ACTIVITIES:
[A] In the Roxas Airport text, which airline was the first to serve the airport?
[B] Rewrite the Roxas Airport text's paragraph beginning "Roxas Airport began operations" as a brief list that keeps its main facts.

TEXT SECTION:

★ ★ ★

Airport in Capiz, Philippines

Roxas Airport is a domestic airport serving the general area of Roxas City and the province of Capiz, in the Philippines. The airport is classified as a Class 1 principal airport, by the Civil Aviation Authority of the Philippines, a body of the Department of Transportation that is responsible for the operations of most minor and domestic airports serving various parts of the country.

== History ==
Roxas Airport began operations on a dirt track in Barangay Loctugan in the year 1947. National flag carrier Philippine Airlines was the first to serve it. In 1951, then-incumbent Philippine president Elpidio Quirino visited the province using this airport to inaugurate Roxas City as a charted city. Later, former first district Congresswoman Carmen Dinglasan-Consing created an initiative for a bigger and better airport. With that, all airport operations were moved to the present site in 1957, situated in a plot of land under the jurisdictions of barangays Baybay, Gabu-An, and Mongpong. The Loctugan landing field is now the site of the Roxas City School for Philippine Craftsmen.

★ ★ ★

GIVEN MATERIAL:
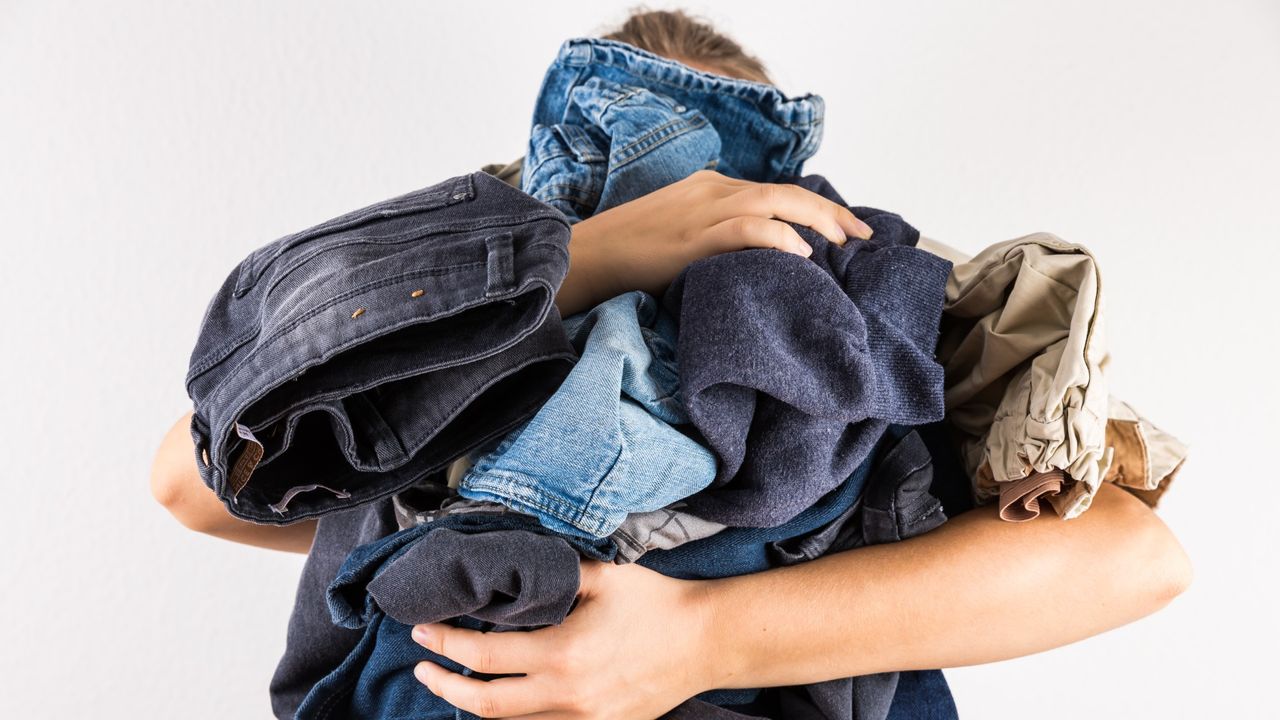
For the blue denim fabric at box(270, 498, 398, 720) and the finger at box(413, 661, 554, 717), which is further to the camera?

★ ★ ★

SOLUTION LIST:
[A] Philippine Airlines

[B]
- 1947: the airport began operations on a dirt track in Barangay Loctugan, first served by Philippine Airlines.
- 1951: President Elpidio Quirino used the airport when he visited the province to inaugurate Roxas City.
- Congresswoman Carmen Dinglasan-Consing later started an initiative for a bigger and better airport.
- 1957: operations moved to the present site, on land under barangays Baybay, Gabu-An, and Mongpong.
- The old Loctugan field is now the site of the Roxas City School for Philippine Craftsmen.